Data and error correction codeword: actually saved QR code information and error correction codeword (used to correct errors caused by QR code damage).
1.2 characteristics of QR code
① High speed reading: QR is taken from the initials of "Quick Response". It takes about three seconds from shooting to decoding to displaying the content through the camera, and there are no requirements for the angle of shooting;
② High capacity and high density: theoretically, 7089 numbers, 4296 mixed alphabetic and numeric characters, 2953 8bit byte data and 1817 Chinese characters can be stored after compression;
③ Support error correction processing: even if the code becomes dirty or damaged, it can automatically recover the data. This "error correction capability" has four levels, and users can select the corresponding level according to the use environment. When the level is raised, the error correction capability will be improved accordingly, but as the amount of data will increase, the coding size will also increase.
level L: maximum 7% of errors can be corrected;
level M: up to 15% of errors can be corrected;
level Q: maximum 25% of errors can be corrected;
level H: up to 30% of errors can be corrected;
④ Structured: the seemingly irregular graph actually has a strict definition of the region. The following figure is a QR graph structure of mode 2 and version 1.
In the matrix 21 * 21 in the figure above, the blackandwhite area is designated as a fixed position in the QR code specification, which is called finder pattern and timing pattern. Image seeking graphics and positioning graphics are used to help the decoding program determine the coordinates of specific symbols in the graphics.
The yellow area is used to store the encoded data content and error correction information code.
The blue area is used to identify the error correction level (i.e. Level L to Level H) and the socalled "Mask pattern". This area is called "format information".
⑤ Extensibility: the Structure Append feature of QR code enables a QR code to be decomposed into multiple QR codes. On the contrary, the data of multiple QR codes can also be combined into one QR code, as shown in the figure:
1.3 QR code mode and version
QR codes are divided into two modes: model1 and Model2. Model1 is the initial definition of QR and Model2 is an extension of model1. At present, Model2 is widely used.
The size of QR chart is defined as version, and the version number ranges from 1 to 40. Version 1 is a 21 * 21 matrix. Every time a version number is added, the size of the matrix will increase by 4 modules. Therefore, version 40 is a 177 * 177 matrix. (the higher the version, the more stored content, and the stronger the error correction ability).
2, QR code coding process

Data analysis: determine the coded character type and convert it into symbolic characters according to the corresponding character set;
Select the error correction level. Under certain specifications, the higher the error correction level, the smaller the capacity of real data. 
Data coding: convert data characters into bit stream, one codeword every 8 bits, forming a codeword sequence of data as a whole.
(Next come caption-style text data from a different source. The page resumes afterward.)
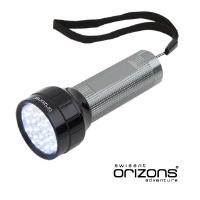 LINTERNA NORFOLK ORIZONS - Ref. M7288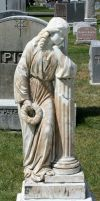 Mount Olivet Cemetery Woman 202 by Falln-Stock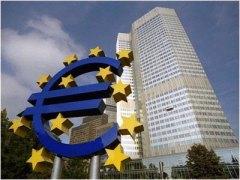 European-Economy1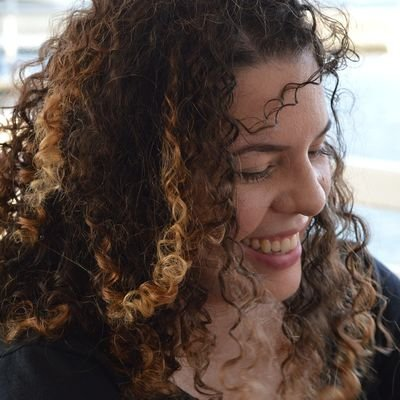 Isabel Rincón | Social Profile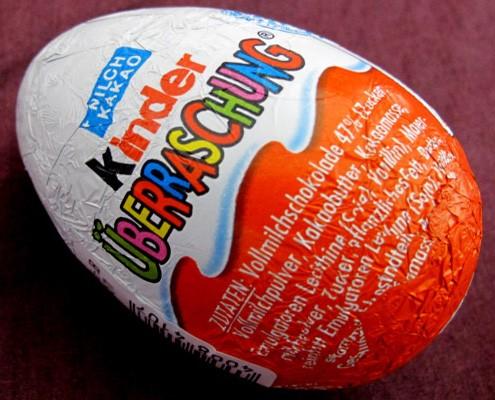 Kinder-egg-HC-2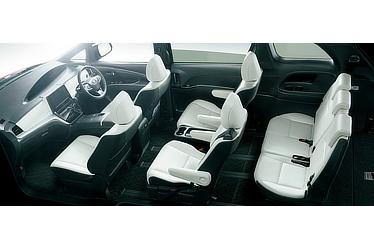エスティマ ハイブリッド AERAS SMART (E-Four・7人乗り) (内装色:ブラック/シート色:ホワイト(設定色)) 〈オプション装着車〉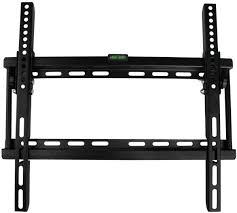 sony tv wall mount. flat tv bracket wall mount tilt for samsung sony 23-55 inch plasma led lcd tv g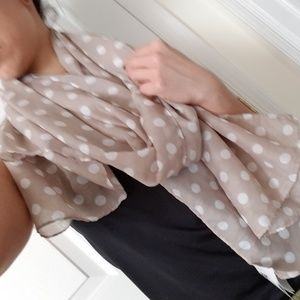 H&M Fashion Scarf!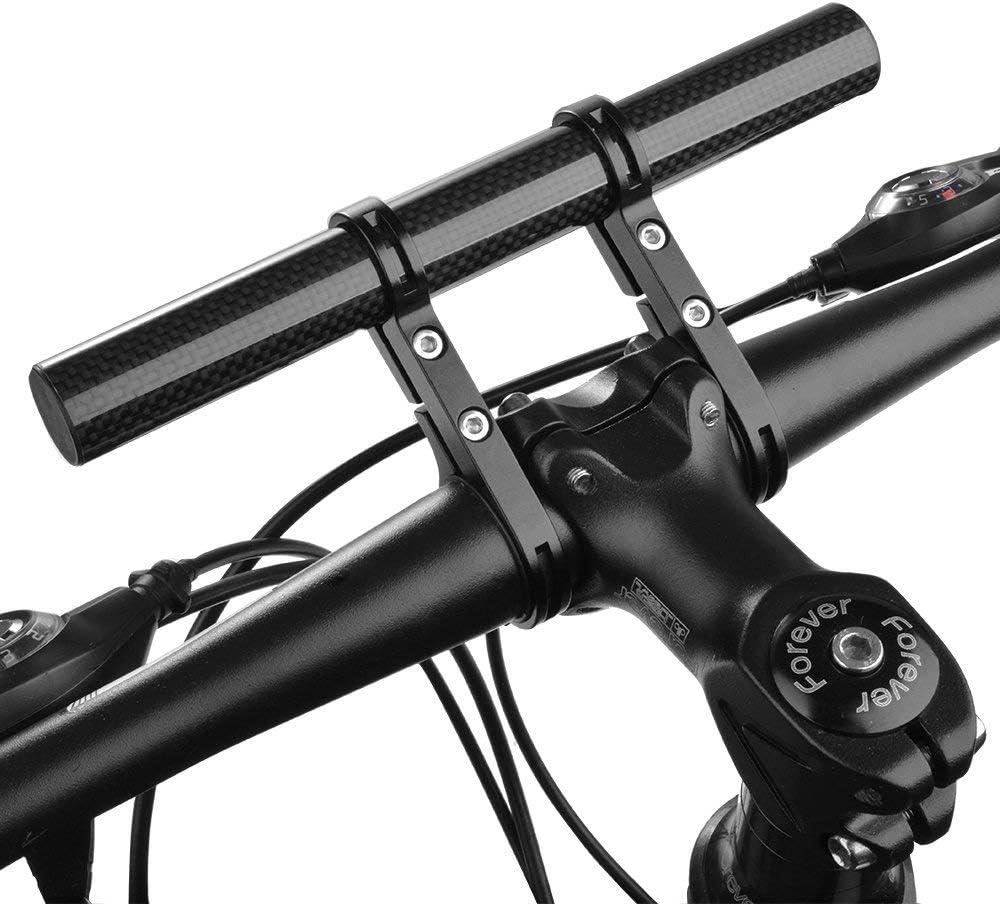 Carbon Fiber Bike Bicycle HandleBar Extender Mount Extension Lamp Bracket Holder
Knowing the data codeword sequence will know the data content of QR code.
The capacity is as follows:
format  capacity 

number  Up to 7089 characters 
letter  Up to 4296 characters 
Binary number (8 bit)  Up to 2953 bytes 
Kanji / Katakana  Up to 1817 characters (Shift JIS) 
Chinese characters  Up to 984 characters (using UTF8) 
Chinese characters  Up to 1800 characters (BIG5) 
The mode code is as follows:
pattern  Indicator 

ECI  0111 
number  0001 
Alphanumeric  0010 
8bit byte  0100 
Japanese Kanji  1000 
Chinese characters  1101 
Structure link  0011 
FNCI  0101 (first position), 1001 (second position) 
Terminator (end of message)  0000 
The data can be encoded in one mode for more efficient decoding.
For example, code the data: 01234567 (version 1H),
① Grouping: 012 345 67
② Convert to binary: 012 → 0000001100,, 345 → 0101011001, 67 → 1000011
③ Converted to sequence: 0000001100 0101011001 1000011
④ Number of characters converted to binary: 8 → 0000001000
⑤ Add mode indicator (figure above) 0001:0001 000000 1000 000000 1100 0101011001 1000011
For letters, Chinese and Japanese, there are only differences in grouping methods and modes. The basic methods are the same.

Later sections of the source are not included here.